- REQUEST 1
In the rows, convert the part that opens with the line containing "What measure of" and closes with the line containing "29.1 meters" into a Markdown table with columns No. and Content, numbering each line and dropping blank lines.

- SELECTED TEXT
============================================================

OK, it wasn’t the KU dominance as much as Sands, along with linebacker Nick Reid, entering the schools’ Ring of Honor that had Sands in tears. Their names join the likes of Ray Evans, John Hadl, John Riggins and Gale Sayers outlining Memorial Stadium.

The tributes were fitting for former conference players of the year: Sands in 1991, for a career that was punctuated by a then NCAA-record 396 rushing yards against Missouri; and Reid, a dominant defender who defined the hard-nosed Jayhawks in the mid-2000s.

The presence of their coaches added to the occasion. Mark Mangino and Glen Mason, the program’s winningest coaches since 1910, addressed the team on Friday evening and stood with the Reid and Sands families at halftime. Had this celebration occurred in most of the previous 15 seasons, the ceremony would easily have been the highlight of the day.

Not now, and not with this coach. The trajectory of the Jayhawks under Lance Leipold feels precisely like that of Mason and Mangino. Mason needed three seasons starting in 1988 to dig out of the muck before turning a winning season. Mangino’s second team went bowling. Both coached teams that finished in the top 10 and were multiple bowl winners.

They’ve remained friends of the program in their post-coaching lives, and Mason, who while working as a commentator for the Big Ten Network caught the occasional Buffalo game. His advice to Kansas when the job became available three years ago: “You better hire Lance.”

============================================================

- REQUEST 2
Copy word for word the part of the Kansas football passage that opens with the words containing "The tributes were" and closes with "in the mid-2000s.".

============================================================

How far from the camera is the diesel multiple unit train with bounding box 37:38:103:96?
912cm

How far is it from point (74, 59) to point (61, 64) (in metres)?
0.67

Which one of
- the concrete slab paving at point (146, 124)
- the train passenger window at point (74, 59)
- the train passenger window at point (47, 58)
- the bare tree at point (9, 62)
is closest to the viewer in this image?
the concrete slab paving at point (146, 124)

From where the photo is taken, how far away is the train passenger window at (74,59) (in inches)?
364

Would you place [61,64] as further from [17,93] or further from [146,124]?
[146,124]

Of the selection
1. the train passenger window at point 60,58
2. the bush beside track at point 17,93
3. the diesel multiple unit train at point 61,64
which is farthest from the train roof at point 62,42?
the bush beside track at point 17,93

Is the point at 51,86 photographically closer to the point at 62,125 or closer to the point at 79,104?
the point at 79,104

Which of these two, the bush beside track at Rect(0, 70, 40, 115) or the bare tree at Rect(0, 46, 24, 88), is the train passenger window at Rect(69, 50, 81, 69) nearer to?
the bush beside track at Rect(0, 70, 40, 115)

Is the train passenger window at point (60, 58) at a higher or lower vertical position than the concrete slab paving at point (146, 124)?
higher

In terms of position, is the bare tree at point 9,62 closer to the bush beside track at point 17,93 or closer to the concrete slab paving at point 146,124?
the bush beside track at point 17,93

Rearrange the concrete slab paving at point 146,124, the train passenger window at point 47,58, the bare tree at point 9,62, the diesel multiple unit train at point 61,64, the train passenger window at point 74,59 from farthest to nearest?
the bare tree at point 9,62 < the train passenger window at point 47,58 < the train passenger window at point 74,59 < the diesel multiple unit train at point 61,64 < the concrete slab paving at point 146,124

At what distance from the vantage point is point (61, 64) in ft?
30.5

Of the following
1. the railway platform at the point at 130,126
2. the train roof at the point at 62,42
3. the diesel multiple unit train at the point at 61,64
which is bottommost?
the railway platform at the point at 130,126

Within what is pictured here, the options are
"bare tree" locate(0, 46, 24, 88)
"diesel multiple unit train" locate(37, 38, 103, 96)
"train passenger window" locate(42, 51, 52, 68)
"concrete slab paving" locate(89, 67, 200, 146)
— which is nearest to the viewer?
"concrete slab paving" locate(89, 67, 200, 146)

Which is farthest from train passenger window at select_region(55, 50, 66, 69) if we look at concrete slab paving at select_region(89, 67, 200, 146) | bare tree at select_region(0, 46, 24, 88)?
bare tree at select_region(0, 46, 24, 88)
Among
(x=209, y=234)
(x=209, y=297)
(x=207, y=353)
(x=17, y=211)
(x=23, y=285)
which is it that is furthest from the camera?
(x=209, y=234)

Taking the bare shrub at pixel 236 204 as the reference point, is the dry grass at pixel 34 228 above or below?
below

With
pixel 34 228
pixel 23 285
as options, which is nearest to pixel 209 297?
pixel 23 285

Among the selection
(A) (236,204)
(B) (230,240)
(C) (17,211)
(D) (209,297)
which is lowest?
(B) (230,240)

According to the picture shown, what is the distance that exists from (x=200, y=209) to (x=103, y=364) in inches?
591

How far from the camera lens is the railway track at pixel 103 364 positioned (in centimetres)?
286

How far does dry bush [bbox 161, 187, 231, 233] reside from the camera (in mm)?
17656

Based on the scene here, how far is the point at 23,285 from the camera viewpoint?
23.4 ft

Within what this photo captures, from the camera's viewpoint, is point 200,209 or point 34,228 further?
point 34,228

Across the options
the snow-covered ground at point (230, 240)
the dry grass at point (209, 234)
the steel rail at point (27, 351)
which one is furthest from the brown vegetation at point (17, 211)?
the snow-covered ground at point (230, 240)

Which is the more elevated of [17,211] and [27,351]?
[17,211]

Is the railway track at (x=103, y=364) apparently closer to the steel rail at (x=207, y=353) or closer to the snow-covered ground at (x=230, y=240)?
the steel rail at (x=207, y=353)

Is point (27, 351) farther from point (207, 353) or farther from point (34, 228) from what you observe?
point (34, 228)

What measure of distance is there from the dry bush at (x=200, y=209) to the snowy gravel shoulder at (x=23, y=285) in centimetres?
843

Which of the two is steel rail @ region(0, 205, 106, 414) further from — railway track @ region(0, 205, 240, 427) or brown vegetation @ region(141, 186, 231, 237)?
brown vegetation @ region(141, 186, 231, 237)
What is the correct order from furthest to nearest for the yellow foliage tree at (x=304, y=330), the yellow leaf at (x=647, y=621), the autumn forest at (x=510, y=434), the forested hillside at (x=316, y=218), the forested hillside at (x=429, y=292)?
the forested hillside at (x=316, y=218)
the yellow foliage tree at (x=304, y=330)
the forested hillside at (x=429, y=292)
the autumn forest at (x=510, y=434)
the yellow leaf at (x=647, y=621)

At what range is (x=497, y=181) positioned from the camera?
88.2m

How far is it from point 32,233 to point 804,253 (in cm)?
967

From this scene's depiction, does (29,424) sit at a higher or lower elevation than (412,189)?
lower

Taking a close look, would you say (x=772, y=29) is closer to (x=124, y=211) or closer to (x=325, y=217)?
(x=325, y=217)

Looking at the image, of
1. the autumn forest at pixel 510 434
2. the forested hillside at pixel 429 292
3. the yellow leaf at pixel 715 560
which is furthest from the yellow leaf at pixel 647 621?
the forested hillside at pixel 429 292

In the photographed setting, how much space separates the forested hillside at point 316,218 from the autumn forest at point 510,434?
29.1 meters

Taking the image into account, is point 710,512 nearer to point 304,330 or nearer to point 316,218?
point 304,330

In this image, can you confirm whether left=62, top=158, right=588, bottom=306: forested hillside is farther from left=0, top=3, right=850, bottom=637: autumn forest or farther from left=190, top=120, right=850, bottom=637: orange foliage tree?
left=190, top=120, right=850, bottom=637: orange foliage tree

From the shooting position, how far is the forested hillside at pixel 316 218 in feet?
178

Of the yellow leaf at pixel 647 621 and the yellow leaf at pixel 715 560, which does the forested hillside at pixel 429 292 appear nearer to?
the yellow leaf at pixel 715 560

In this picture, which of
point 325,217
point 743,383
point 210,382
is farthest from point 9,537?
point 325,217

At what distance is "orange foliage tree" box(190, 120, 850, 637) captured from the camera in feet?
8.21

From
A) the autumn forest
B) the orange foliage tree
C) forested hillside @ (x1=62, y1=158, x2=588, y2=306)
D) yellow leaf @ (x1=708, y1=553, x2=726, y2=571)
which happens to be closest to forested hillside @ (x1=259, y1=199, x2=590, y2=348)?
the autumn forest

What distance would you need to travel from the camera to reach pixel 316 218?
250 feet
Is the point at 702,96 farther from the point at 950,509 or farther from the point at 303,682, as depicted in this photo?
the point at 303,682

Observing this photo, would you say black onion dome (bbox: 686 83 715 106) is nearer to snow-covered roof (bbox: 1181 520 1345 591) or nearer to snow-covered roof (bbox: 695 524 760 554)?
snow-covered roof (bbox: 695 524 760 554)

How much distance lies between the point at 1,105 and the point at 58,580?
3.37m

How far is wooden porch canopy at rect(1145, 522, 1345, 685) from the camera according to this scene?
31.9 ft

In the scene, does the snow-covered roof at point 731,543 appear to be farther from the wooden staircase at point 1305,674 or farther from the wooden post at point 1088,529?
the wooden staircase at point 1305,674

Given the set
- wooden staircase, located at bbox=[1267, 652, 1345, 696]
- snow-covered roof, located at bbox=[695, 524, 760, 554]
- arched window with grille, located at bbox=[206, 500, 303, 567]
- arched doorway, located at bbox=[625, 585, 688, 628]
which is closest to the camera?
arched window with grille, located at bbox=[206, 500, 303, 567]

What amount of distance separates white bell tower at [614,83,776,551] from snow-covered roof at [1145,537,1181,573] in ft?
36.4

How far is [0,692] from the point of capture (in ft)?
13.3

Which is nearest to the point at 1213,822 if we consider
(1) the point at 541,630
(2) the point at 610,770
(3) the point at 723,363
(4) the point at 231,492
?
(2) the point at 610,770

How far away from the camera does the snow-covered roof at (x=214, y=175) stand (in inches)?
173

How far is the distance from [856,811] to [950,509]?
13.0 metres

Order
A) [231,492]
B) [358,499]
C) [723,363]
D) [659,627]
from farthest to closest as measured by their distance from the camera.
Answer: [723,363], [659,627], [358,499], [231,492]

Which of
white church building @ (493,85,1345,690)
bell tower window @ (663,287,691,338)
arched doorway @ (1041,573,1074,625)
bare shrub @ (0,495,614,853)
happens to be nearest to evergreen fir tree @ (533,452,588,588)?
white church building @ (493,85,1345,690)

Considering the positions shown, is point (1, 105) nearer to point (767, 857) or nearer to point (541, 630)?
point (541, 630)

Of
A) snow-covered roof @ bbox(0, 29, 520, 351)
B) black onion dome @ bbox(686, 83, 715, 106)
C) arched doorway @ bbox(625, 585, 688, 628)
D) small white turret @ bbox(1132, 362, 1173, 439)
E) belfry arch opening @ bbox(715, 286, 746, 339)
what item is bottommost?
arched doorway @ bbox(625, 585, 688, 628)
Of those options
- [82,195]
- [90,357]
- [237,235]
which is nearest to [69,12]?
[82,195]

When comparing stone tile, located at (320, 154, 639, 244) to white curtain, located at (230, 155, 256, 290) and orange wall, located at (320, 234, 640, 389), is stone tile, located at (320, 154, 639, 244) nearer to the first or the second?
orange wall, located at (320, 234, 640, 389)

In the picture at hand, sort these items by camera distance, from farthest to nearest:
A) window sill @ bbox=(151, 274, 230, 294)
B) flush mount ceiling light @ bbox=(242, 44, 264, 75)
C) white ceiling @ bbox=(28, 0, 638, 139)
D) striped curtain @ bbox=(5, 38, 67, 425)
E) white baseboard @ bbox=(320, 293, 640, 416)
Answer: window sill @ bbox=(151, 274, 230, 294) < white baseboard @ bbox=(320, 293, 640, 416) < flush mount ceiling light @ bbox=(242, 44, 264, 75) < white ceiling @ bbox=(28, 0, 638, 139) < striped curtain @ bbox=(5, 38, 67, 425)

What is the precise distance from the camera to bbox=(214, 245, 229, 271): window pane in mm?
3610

============================================================

- EXERCISE SOLUTION 1
| No. | Content |
|---|---|
| 1 | What measure of distance is there from the dry bush at (x=200, y=209) to the snowy gravel shoulder at (x=23, y=285) in centimetres? |
| 2 | 843 |
| 3 | Which of the two is steel rail @ region(0, 205, 106, 414) further from — railway track @ region(0, 205, 240, 427) or brown vegetation @ region(141, 186, 231, 237)? |
| 4 | brown vegetation @ region(141, 186, 231, 237) |
| 5 | What is the correct order from furthest to nearest for the yellow foliage tree at (x=304, y=330), the yellow leaf at (x=647, y=621), the autumn forest at (x=510, y=434), the forested hillside at (x=316, y=218), the forested hillside at (x=429, y=292)? |
| 6 | the forested hillside at (x=316, y=218) |
| 7 | the yellow foliage tree at (x=304, y=330) |
| 8 | the forested hillside at (x=429, y=292) |
| 9 | the autumn forest at (x=510, y=434) |
| 10 | the yellow leaf at (x=647, y=621) |
| 11 | At what range is (x=497, y=181) positioned from the camera? |
| 12 | 88.2m |
| 13 | How far is it from point 32,233 to point 804,253 (in cm)? |
| 14 | 967 |
| 15 | From this scene's depiction, does (29,424) sit at a higher or lower elevation than (412,189)? |
| 16 | lower |
| 17 | Taking a close look, would you say (x=772, y=29) is closer to (x=124, y=211) or closer to (x=325, y=217)? |
| 18 | (x=325, y=217) |
| 19 | Looking at the image, of |
| 20 | 1. the autumn forest at pixel 510 434 |
| 21 | 2. the forested hillside at pixel 429 292 |
| 22 | 3. the yellow leaf at pixel 715 560 |
| 23 | which is furthest from the yellow leaf at pixel 647 621? |
| 24 | the forested hillside at pixel 429 292 |
| 25 | In the photographed setting, how much space separates the forested hillside at point 316,218 from the autumn forest at point 510,434? |
| 26 | 29.1 meters |

- EXERCISE SOLUTION 2
The tributes were fitting for former conference players of the year: Sands in 1991, for a career that was punctuated by a then NCAA-record 396 rushing yards against Missouri; and Reid, a dominant defender who defined the hard-nosed Jayhawks in the mid-2000s.